• **WORK TO BE COMPLETED**
Once you find the line that contains "Tanzania, site U13, 2012-04-14" in the entries below, give it again along with every following line, unchanged, through the final one.

• **DATA RECORDS**
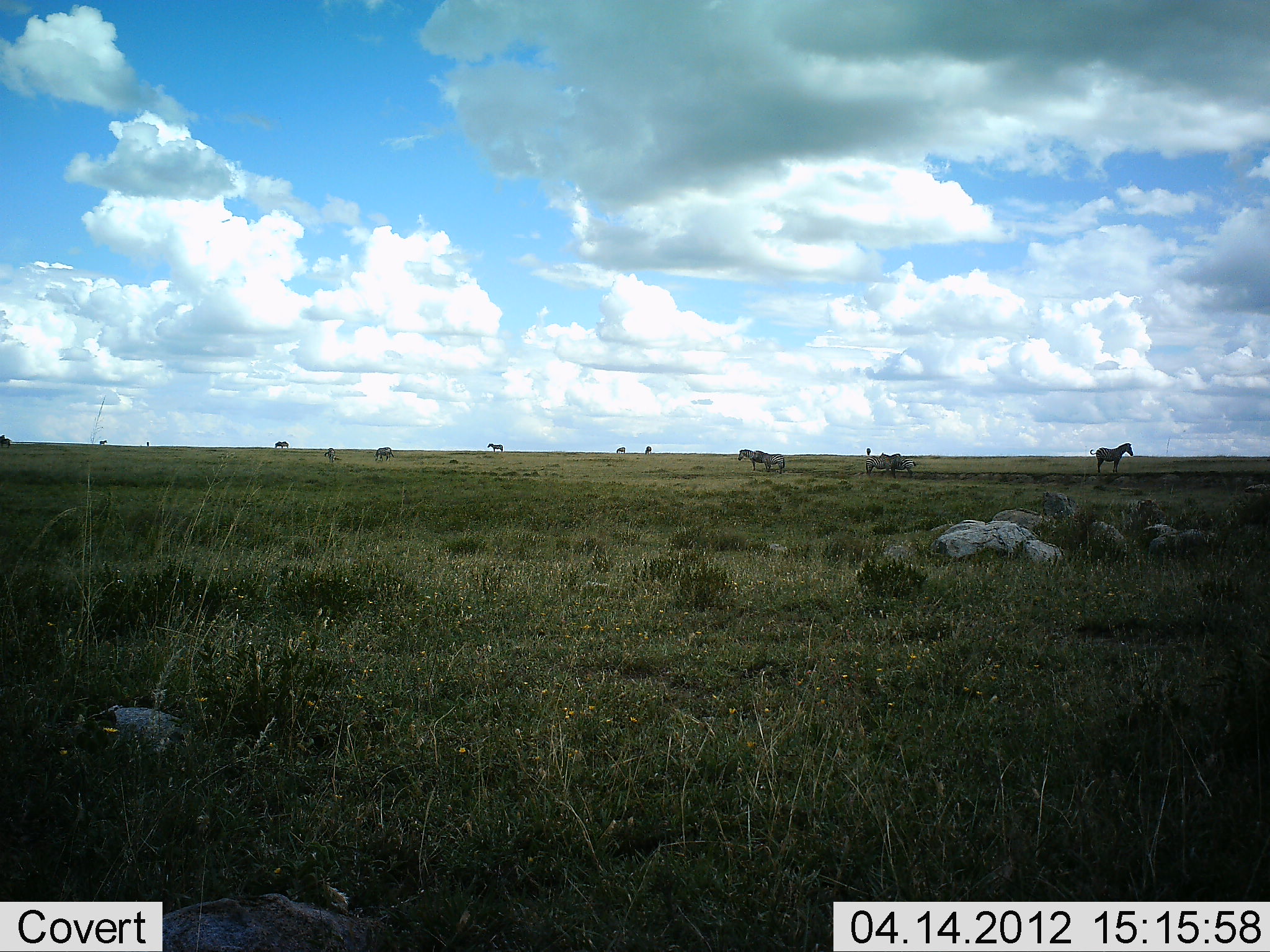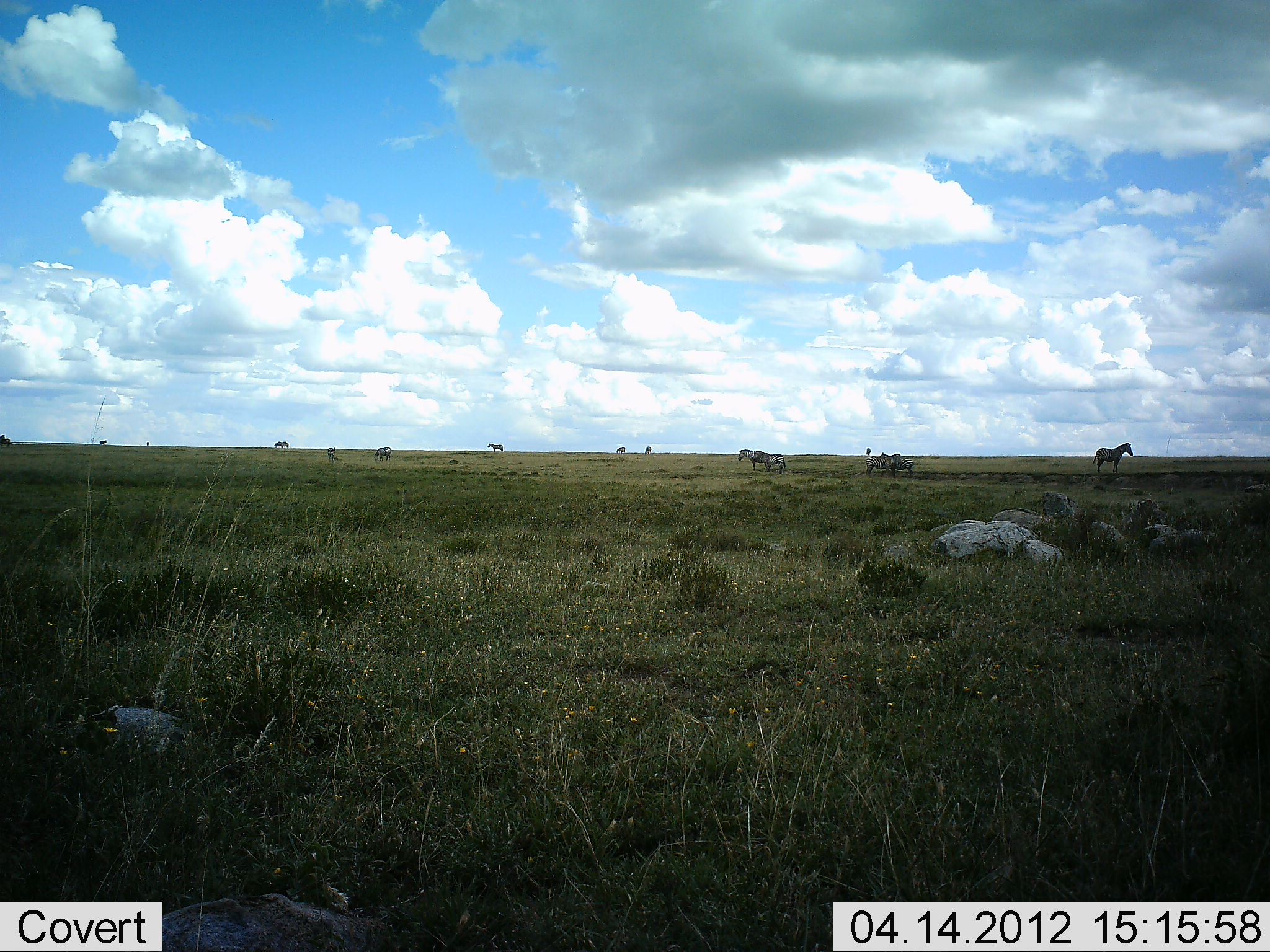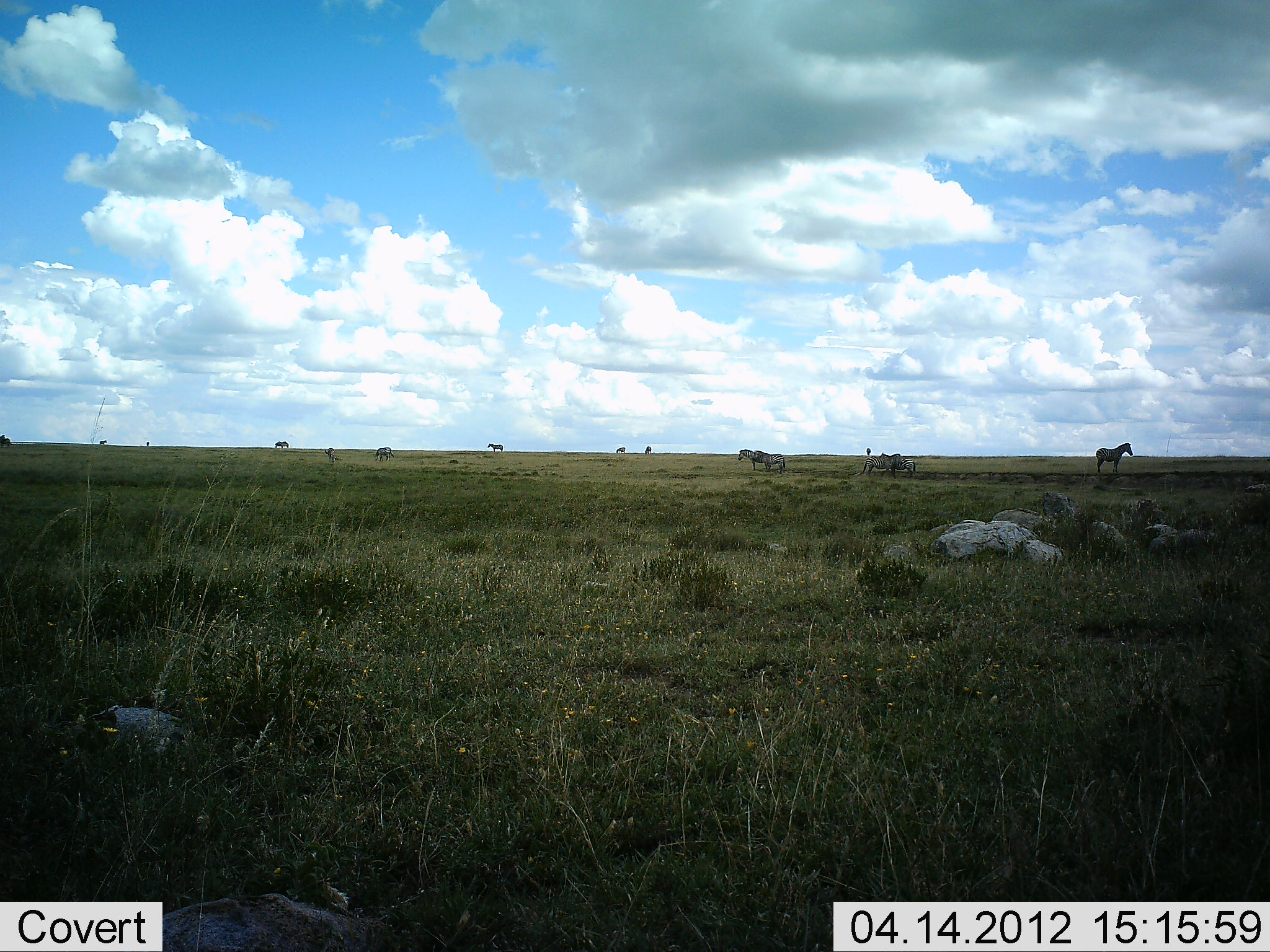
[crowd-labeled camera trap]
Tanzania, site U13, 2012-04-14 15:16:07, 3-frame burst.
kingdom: Animalia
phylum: Chordata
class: Mammalia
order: Perissodactyla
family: Equidae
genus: Equus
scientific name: Equus quagga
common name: plains zebra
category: zebra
Zebra (plains zebra) (Equus quagga), count 10. Behavior (volunteer vote fractions): standing 97%, resting 0%, moving 3%, interacting 6%. Young present (vote fraction): 0%. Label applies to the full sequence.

• **SOLUTION BELOW**
Tanzania, site U13, 2012-04-14 15:16:07, 3-frame burst.
kingdom: Animalia
phylum: Chordata
class: Mammalia
order: Perissodactyla
family: Equidae
genus: Equus
scientific name: Equus quagga
common name: plains zebra
category: zebra
Zebra (plains zebra) (Equus quagga), count 10. Behavior (volunteer vote fractions): standing 97%, resting 0%, moving 3%, interacting 6%. Young present (vote fraction): 0%. Label applies to the full sequence.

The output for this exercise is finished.